++++ DATA FOR ANALYSIS

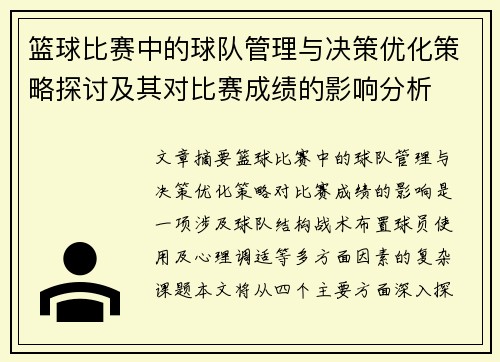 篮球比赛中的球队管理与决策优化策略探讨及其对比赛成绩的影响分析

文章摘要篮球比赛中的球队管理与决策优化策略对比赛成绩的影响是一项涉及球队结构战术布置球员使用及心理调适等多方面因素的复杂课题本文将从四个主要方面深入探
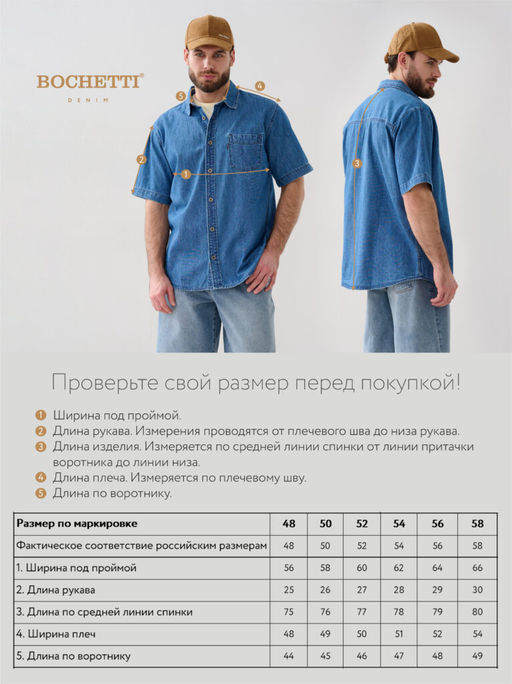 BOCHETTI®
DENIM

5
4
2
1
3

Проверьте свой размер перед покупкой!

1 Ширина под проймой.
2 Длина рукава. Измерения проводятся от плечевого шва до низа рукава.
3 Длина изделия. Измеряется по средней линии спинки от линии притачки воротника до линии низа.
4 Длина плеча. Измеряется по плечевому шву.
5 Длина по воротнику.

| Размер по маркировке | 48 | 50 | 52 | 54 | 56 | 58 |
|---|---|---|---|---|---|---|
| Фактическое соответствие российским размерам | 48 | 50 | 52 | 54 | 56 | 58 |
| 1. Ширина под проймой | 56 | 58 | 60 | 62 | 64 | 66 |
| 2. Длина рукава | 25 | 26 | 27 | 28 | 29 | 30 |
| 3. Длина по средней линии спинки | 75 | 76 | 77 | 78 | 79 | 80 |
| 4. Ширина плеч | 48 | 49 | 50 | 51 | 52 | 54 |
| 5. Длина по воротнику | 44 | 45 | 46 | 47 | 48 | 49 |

++++++++
++++ DATA FOR ANALYSIS

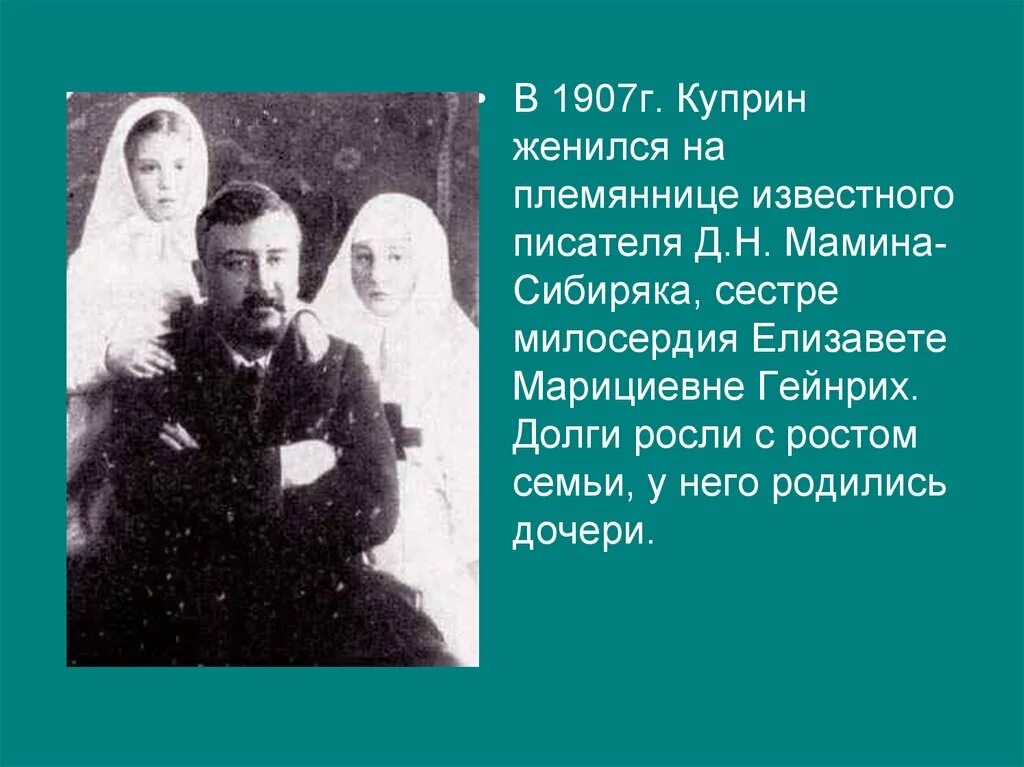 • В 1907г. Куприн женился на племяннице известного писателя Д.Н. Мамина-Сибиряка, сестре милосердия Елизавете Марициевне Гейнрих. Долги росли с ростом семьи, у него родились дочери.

++++++++
++++ DATA FOR ANALYSIS

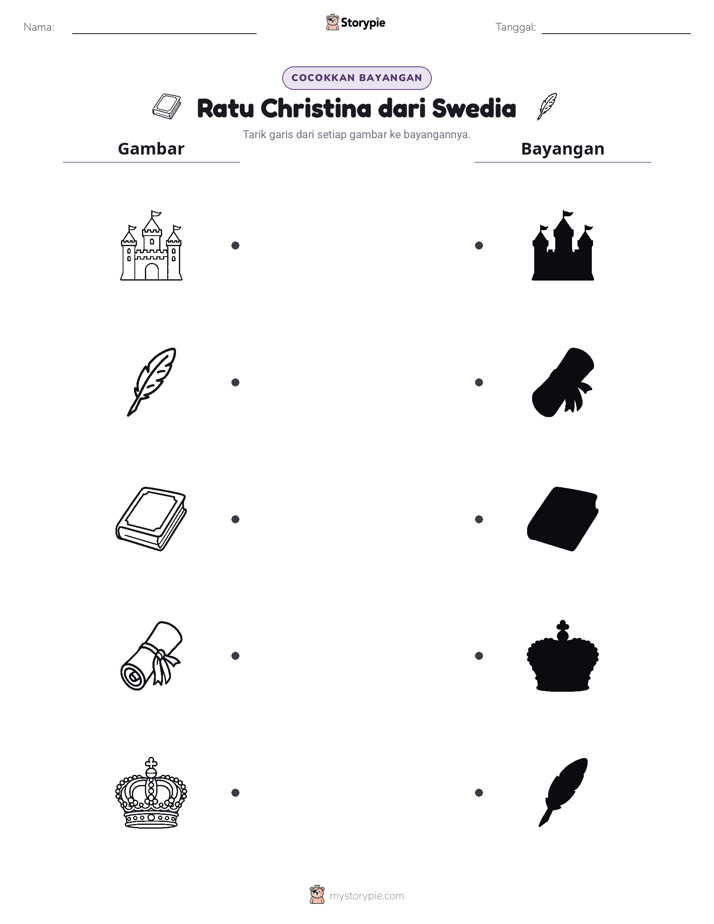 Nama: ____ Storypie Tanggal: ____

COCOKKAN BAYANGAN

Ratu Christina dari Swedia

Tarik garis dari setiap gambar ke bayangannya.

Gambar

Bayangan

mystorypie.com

++++++++

*ASSIGNMENT:* Keep both end lines and retype everything in the records above from the line containing "Проверьте свой размер перед покупкой!" through the line containing "47 | 48 | 49 |", exactly, with nothing else.

*TASK ANSWER:*
Проверьте свой размер перед покупкой!

1 Ширина под проймой.
2 Длина рукава. Измерения проводятся от плечевого шва до низа рукава.
3 Длина изделия. Измеряется по средней линии спинки от линии притачки воротника до линии низа.
4 Длина плеча. Измеряется по плечевому шву.
5 Длина по воротнику.

| Размер по маркировке | 48 | 50 | 52 | 54 | 56 | 58 |
|---|---|---|---|---|---|---|
| Фактическое соответствие российским размерам | 48 | 50 | 52 | 54 | 56 | 58 |
| 1. Ширина под проймой | 56 | 58 | 60 | 62 | 64 | 66 |
| 2. Длина рукава | 25 | 26 | 27 | 28 | 29 | 30 |
| 3. Длина по средней линии спинки | 75 | 76 | 77 | 78 | 79 | 80 |
| 4. Ширина плеч | 48 | 49 | 50 | 51 | 52 | 54 |
| 5. Длина по воротнику | 44 | 45 | 46 | 47 | 48 | 49 |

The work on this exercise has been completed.